We set it up this way because we wanted competition to take place only via the number of females sent out to look for groups to join.

But most (all?) of these will be knife-edge equilibria, because as soon as you allow for imperfect mate selection, you get competition between (1) the larger number of females carrying A sent out by cooperator groups, and (2) the larger number of females carrying a sent out by non-cooperators exploiting the cooperative partner. In the cases we've look at so far, this seems to converge to either an all-A or an all-a equilibrium.

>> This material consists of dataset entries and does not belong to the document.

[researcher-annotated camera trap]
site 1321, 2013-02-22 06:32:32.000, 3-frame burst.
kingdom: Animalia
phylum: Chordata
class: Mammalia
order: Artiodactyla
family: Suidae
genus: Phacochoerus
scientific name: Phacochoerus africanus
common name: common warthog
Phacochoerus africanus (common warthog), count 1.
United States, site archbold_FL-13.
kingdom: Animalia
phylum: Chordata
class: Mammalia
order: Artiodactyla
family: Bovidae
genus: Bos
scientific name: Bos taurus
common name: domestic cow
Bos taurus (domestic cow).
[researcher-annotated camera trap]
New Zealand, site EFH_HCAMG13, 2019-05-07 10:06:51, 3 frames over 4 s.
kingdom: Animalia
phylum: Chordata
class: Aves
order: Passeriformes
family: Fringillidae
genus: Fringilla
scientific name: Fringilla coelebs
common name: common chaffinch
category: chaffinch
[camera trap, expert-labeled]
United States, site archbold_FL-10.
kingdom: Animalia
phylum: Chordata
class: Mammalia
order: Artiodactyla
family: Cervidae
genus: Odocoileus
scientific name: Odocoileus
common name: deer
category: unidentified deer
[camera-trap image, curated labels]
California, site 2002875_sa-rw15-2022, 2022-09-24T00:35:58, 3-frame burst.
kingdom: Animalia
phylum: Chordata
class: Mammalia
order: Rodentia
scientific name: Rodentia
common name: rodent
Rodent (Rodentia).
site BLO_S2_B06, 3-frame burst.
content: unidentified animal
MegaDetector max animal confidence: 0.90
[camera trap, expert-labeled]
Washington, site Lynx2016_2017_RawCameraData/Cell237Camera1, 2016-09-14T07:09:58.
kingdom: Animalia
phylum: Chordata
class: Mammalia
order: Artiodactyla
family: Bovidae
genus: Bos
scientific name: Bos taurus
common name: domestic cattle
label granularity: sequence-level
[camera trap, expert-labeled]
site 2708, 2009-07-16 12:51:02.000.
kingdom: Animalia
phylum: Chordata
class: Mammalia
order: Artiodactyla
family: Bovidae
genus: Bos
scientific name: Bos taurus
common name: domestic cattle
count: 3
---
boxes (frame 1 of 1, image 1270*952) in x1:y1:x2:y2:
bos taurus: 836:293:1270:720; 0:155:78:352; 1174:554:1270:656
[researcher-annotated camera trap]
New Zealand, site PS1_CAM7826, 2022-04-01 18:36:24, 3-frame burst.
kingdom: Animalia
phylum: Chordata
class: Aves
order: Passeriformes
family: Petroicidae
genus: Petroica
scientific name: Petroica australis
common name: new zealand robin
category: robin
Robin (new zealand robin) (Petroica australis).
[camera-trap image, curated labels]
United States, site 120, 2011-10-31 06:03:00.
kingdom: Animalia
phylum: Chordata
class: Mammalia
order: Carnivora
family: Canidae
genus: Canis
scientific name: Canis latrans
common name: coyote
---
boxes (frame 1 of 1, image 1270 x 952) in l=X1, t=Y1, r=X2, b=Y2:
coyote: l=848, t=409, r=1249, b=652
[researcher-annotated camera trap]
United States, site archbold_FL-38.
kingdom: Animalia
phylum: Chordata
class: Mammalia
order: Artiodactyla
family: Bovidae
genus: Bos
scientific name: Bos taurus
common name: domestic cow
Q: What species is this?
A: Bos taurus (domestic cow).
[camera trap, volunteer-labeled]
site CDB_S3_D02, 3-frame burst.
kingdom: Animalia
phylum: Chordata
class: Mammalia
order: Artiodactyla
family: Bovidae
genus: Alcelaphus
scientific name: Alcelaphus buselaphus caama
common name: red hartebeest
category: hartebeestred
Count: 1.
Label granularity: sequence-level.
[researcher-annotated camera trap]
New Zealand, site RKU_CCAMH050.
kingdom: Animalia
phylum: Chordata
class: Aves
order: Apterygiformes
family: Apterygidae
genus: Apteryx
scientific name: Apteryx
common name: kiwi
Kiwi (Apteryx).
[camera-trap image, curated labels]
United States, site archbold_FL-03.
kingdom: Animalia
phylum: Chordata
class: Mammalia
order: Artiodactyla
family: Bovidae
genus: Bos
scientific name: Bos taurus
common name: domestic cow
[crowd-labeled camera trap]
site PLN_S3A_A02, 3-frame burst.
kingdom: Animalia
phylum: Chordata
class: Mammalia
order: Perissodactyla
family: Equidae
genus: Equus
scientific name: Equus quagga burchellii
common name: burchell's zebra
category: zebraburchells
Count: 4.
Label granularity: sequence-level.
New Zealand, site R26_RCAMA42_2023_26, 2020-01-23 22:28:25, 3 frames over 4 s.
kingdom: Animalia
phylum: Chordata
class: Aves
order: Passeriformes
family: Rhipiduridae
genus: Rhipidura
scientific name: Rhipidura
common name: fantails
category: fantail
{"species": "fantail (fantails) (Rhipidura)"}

Does this make sense to you too?

[davidrpugh]

@markeschaffer

This does make sense. In order to test the hypothesis that these are knife edge equilibria I can check whether the solver returns such equilibria with the following parameterization:

# females send random signals and male screening is slightly imperfect
eps = 1e-3
params = {'dA': 0.5, 'da': 0.5, 'eA': 1 - eps, 'ea': 1 - eps, 'PiaA': 6.0, 'PiAA': 5.0,
          'Piaa': 4.0, 'PiAa': 3.0}

[davidrpugh]

This issue is no longer relevant given that we have moved to a new prisoner's dilemma payoff matrix where "selfish" females have a higher payoff when they are relatively scarce in the population.